Create a Dashboard for Observing E2E AI Functional Test Results and Stability Metrics

Description

From the recent discussion with @tlinz , a need has been identified to create a centralized dashboard that provides visibility into the stability of different AI features. While we have the visibility of qualitative metrics, we lack visibility of functional validation. We already have E2E test coverage for AI features listed here - https://gitlab.com/gitlab-org/quality/quality-engineering/team-tasks/-/issues/2410 and we are running the tests in schedules.

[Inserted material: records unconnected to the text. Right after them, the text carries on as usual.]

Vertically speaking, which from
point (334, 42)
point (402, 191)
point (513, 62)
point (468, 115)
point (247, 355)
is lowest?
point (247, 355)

This dashboard will provide visibility of test results on a daily basis.

Objectives

Centralize E2E AI Functional Test Dashboard: Collect and display results from all E2E test runs in a single, easy-to-access dashboard, highlighting pass/fail rates and trends.
Monitor Stability Metrics: Include key metrics that indicate the stability of test cases over time, such as frequency of failures and performance inconsistencies.
Visibility for Stakeholders: Provide a clear and concise view of test results, test descriptions etc for stakeholders, enabling informed decision-making and quicker identification of problem areas.

Requirements

Integrate data from existing E2E test coverage reports, similar to the qualitative dashboard - https://lookerstudio.google.com/u/0/reporting/151b233a-d6ad-413a-9ebf-ea6efbf5387b/page/p_tn84969jfd
Display real-time and historical data on test stability.
Highlight areas with the highest failure rates or recurring issues.
Include visualizations (e.g., graphs or charts) to make data interpretation easier.
Ensure the dashboard can track ongoing and upcoming tests, with an option to drill down into specific failures or flaky tests.

Priority: High – Stability concerns are critical for stakeholder visibility and effective monitoring of AI features

Edited Nov 13, 2024 by Abhinaba Ghosh